Greek legends tell of King Gordius who tied a rope on his chariot into a complex knot and an oracle who foretold that the person who untied the knot would become king of Asia. Ambitious warriors tried and failed to loosen the knot probably, as scientists presume, because Gordius spliced the ends together, formed a knot, and then wet the rope. When it dried in the hot sun, the knot could not be untied.
Then Alexander arrived with his sword and took a completely different approach to solving the problem. Now we call that “out of the box” thinking or creative problem solving. Some critics called it cheating, but others said it was the only way to solve an otherwise unsolvable problem.

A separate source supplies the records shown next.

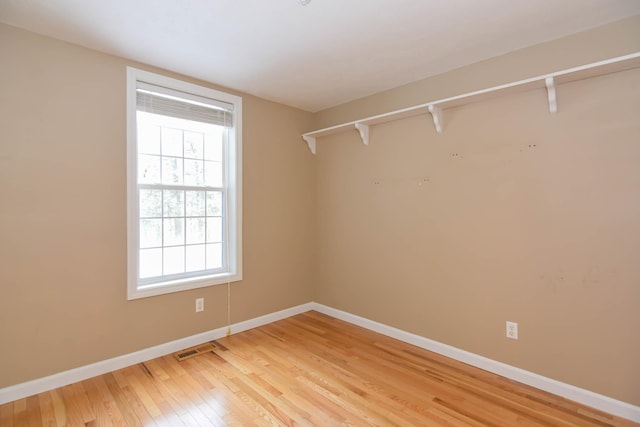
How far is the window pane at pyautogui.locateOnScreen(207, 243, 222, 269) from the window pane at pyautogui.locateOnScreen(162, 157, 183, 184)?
2.37 feet

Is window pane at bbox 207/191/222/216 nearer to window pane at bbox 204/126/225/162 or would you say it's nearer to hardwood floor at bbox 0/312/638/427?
window pane at bbox 204/126/225/162

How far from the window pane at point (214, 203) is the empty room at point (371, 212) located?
→ 0.06m

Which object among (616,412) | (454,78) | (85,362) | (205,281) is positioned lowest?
(616,412)

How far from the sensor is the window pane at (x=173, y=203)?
9.28 ft

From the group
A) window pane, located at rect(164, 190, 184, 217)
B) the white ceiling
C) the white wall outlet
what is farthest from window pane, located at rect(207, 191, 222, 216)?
the white wall outlet

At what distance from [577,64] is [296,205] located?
2.81 m

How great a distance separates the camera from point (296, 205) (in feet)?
12.5

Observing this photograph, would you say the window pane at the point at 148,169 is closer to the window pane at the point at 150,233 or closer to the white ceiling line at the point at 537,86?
the window pane at the point at 150,233

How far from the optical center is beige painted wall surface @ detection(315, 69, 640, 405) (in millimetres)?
2002

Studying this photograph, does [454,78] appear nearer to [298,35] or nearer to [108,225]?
[298,35]

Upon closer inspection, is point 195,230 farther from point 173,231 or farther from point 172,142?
point 172,142

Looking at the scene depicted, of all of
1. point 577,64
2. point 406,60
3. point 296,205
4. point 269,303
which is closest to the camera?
point 577,64

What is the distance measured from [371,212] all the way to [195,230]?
1.81 m

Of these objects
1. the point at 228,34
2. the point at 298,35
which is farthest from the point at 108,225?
the point at 298,35
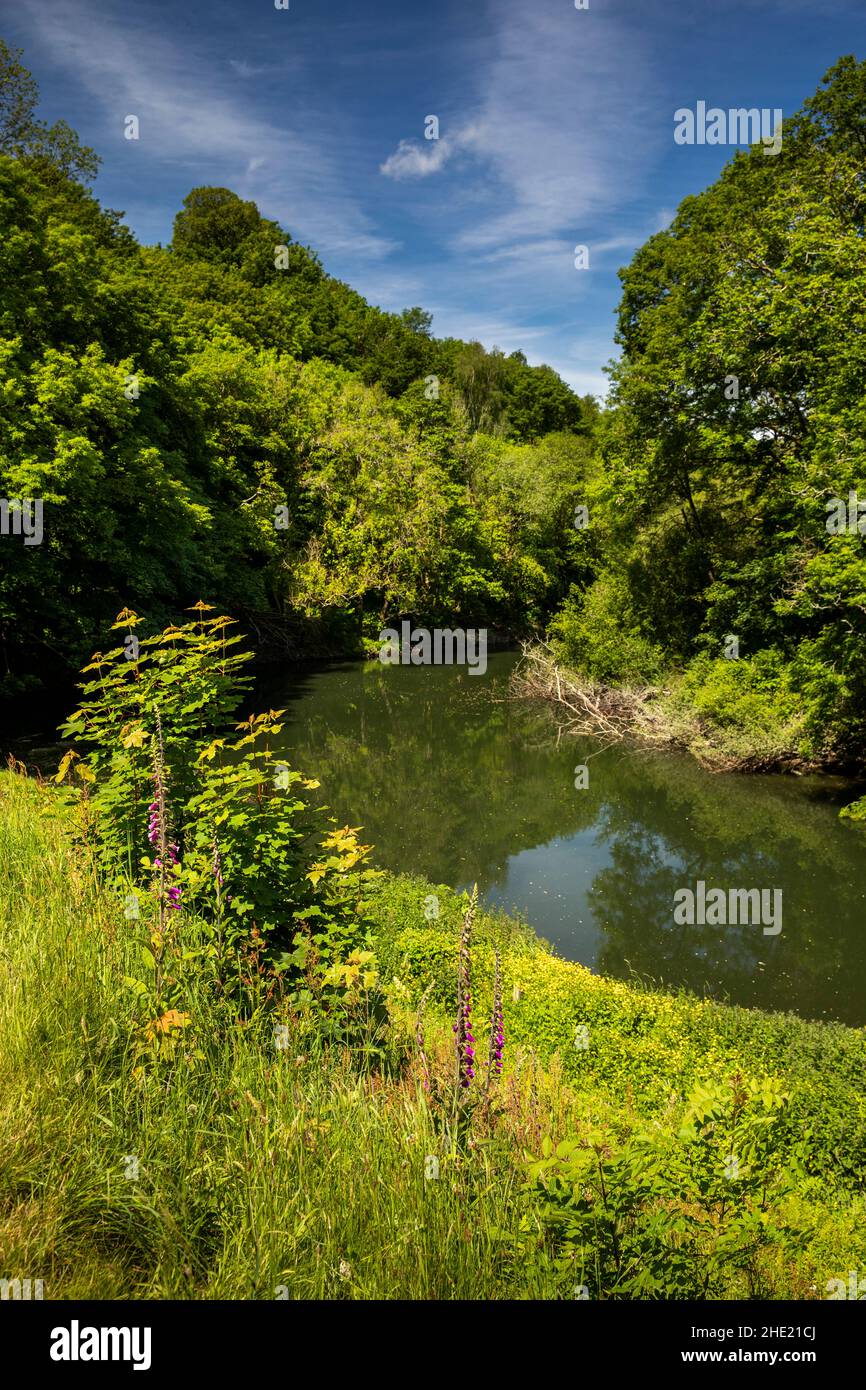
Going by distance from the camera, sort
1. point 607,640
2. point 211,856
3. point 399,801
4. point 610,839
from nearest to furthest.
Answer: point 211,856 < point 610,839 < point 399,801 < point 607,640

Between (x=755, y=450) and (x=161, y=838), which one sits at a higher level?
(x=755, y=450)

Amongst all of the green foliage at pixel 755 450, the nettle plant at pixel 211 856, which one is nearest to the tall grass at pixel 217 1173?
the nettle plant at pixel 211 856

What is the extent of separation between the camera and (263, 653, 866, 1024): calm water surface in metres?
10.8

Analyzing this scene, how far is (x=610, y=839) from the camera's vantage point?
15781 millimetres

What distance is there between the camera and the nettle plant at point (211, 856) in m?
3.90

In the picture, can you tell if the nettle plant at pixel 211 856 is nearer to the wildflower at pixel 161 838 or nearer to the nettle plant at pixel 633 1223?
the wildflower at pixel 161 838

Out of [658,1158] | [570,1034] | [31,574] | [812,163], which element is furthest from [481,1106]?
[812,163]

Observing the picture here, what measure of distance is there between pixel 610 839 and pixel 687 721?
6.09 metres

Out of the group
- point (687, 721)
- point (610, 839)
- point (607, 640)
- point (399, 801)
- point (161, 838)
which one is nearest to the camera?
point (161, 838)

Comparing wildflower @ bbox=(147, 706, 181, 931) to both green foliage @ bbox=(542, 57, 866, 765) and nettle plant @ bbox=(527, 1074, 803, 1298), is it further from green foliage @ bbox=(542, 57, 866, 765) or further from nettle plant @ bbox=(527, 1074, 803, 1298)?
green foliage @ bbox=(542, 57, 866, 765)

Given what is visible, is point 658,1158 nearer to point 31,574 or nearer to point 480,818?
point 480,818

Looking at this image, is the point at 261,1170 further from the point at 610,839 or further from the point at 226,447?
the point at 226,447

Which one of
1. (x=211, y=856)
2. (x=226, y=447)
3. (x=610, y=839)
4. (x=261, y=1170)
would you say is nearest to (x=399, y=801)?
(x=610, y=839)
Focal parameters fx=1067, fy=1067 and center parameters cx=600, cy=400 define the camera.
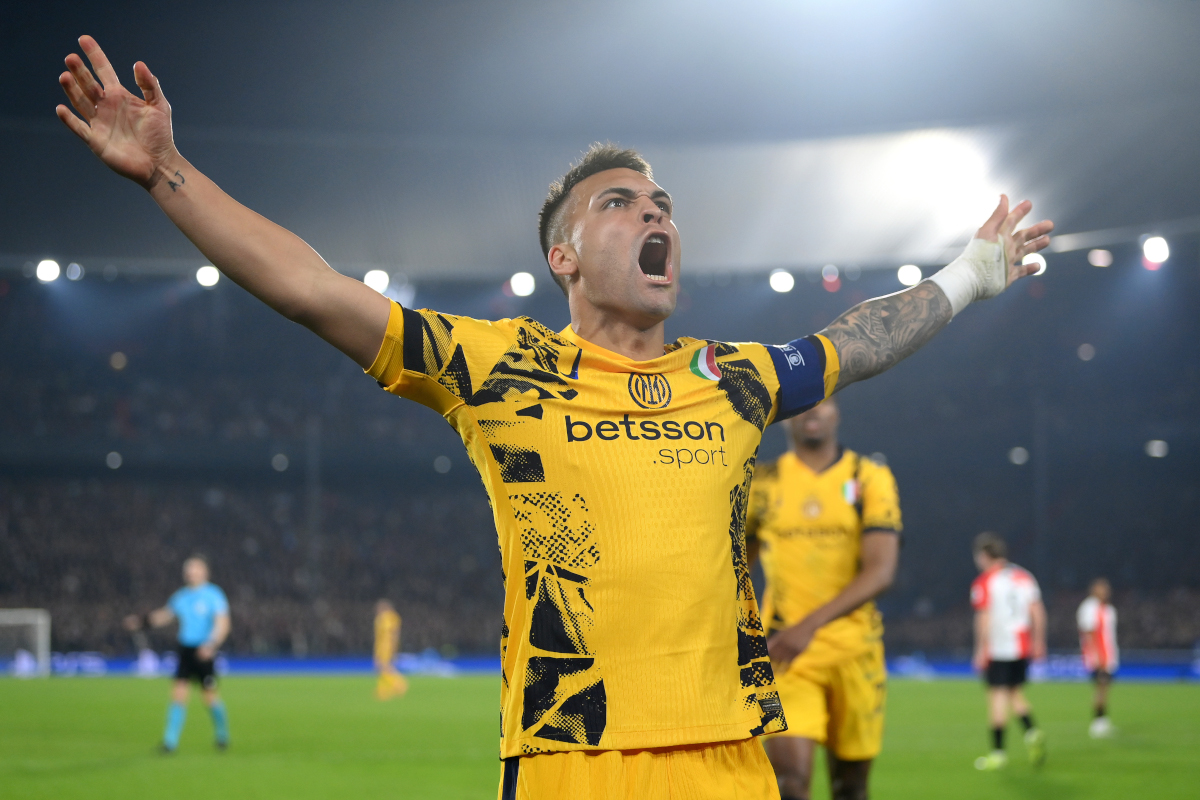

Is your industry tied up in a convoluted, unsolvable knot? Do all the executives who started working in the industry right out of college or business school think alike? Does your industry need an Alexander? And, if so, how do you assess an Alexander hired from outside your industry to effect change? How do you predict his or her actions?
Today’s Wall Street Journal reviews how outsider Sergio Marchionne turned around almost bankrupt Fiat SpA. He junked numerous industry truisms:
-Close plants to cut costs as sales decline, but he reversed a decision to close a troubled Fiat plant and he kept all of Fiat’s plants open. He slashed management and overhead instead.
-Closely guard your proprietary technology for its competitive advantage, but he sold Fiat components to as many competitors as possible.
-Build a working prototype of a new model, but forget the prototype, he said, but do what the customer focus groups want.
-Ally with larger companies to gain buying power, but he negotiated a cancellation of Fiat’s contract with GM and allied with smaller auto makers such as Turkey’s Tofas and India’s Tata Motors.
How would an analyst have predicted what actions Marchionne would take at Fiat?
Simple, he made similar moves previously as CEO at Swiss firm, SGS SA, the market leader in goods inspection where he more than halved the number of management layers and cut expenses. (“Fiat SpA CEO Sergio Marchionne (LLB ’83) in Darwinian Battle,” by Mathias Ward, Feb 25, 2004, Bloomberg) SGS is also partially owned by the Agnelli family who are the largest shareholders in Fiat. The family nominated him to the Fiat board in 2003 and hired him as CEO in June 2004 based on the SGS turnaround.
A quick Google search revealed his past actions in this case, but other outside-of-the-industry hires may take more research effort to understand what he/she will do to make your competitor more of a threat.